— begin The records —

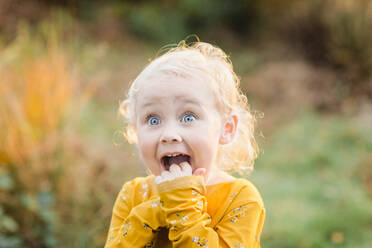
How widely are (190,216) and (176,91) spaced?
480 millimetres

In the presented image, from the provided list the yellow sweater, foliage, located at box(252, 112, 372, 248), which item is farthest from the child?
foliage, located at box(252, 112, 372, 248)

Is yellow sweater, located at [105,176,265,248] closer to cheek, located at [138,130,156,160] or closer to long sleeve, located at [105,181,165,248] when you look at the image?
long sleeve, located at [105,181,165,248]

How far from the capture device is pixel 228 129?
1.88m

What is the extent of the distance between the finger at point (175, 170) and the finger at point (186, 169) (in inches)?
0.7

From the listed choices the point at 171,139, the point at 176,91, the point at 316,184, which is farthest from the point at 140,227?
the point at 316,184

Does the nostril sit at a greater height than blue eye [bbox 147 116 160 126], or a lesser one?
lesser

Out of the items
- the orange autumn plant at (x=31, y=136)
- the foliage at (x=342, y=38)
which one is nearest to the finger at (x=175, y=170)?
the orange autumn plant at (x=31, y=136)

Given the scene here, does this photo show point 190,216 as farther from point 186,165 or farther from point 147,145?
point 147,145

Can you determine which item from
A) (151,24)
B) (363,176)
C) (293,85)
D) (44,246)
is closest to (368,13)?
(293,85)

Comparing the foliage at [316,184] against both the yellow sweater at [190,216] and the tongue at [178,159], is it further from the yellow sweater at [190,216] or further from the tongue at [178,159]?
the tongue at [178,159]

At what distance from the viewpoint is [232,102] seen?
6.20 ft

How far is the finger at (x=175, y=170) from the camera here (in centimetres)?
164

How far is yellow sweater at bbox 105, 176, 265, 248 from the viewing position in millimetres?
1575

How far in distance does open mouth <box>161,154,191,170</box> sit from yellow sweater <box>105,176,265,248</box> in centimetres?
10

— end The records —

__Stated task__: Copy every row above word for word, leaving out the pictures.

__Finished task__:
How widely are (190,216) and (176,91) spaced?
480 millimetres

In the presented image, from the provided list the yellow sweater, foliage, located at box(252, 112, 372, 248), which item is farthest from the child?
foliage, located at box(252, 112, 372, 248)

Is yellow sweater, located at [105,176,265,248] closer to cheek, located at [138,130,156,160] or closer to long sleeve, located at [105,181,165,248] when you look at the image?
long sleeve, located at [105,181,165,248]

How far from the capture device is pixel 228 129?
1.88m

What is the extent of the distance between the finger at point (175, 170) and the finger at point (186, 169) (in inches)?
0.7

From the listed choices the point at 171,139, the point at 176,91, the point at 316,184, which is farthest from the point at 140,227?
the point at 316,184

Does the nostril sit at a greater height than blue eye [bbox 147 116 160 126], or a lesser one?
lesser

Out of the items
- the orange autumn plant at (x=31, y=136)
- the foliage at (x=342, y=38)
which one is nearest to the finger at (x=175, y=170)?
the orange autumn plant at (x=31, y=136)

Given the scene here, does this photo show point 190,216 as farther from point 186,165 or farther from point 147,145?
point 147,145

Can you determine which item from
A) (151,24)
B) (363,176)
C) (293,85)
D) (44,246)
is closest to (368,13)?
(293,85)

Comparing the foliage at [316,184] against both the yellow sweater at [190,216] and the tongue at [178,159], is it further from the yellow sweater at [190,216] or further from the tongue at [178,159]?
the tongue at [178,159]

At what distance from the viewpoint is [232,102] seen?
6.20 ft

How far is the finger at (x=175, y=170) from the camera here (in centimetres)?
164

How far is yellow sweater at bbox 105, 176, 265, 248 from the viewing position in millimetres?
1575

How far in distance does open mouth <box>161,154,191,170</box> sit from yellow sweater <box>105,176,265,248</box> in centimetres?
10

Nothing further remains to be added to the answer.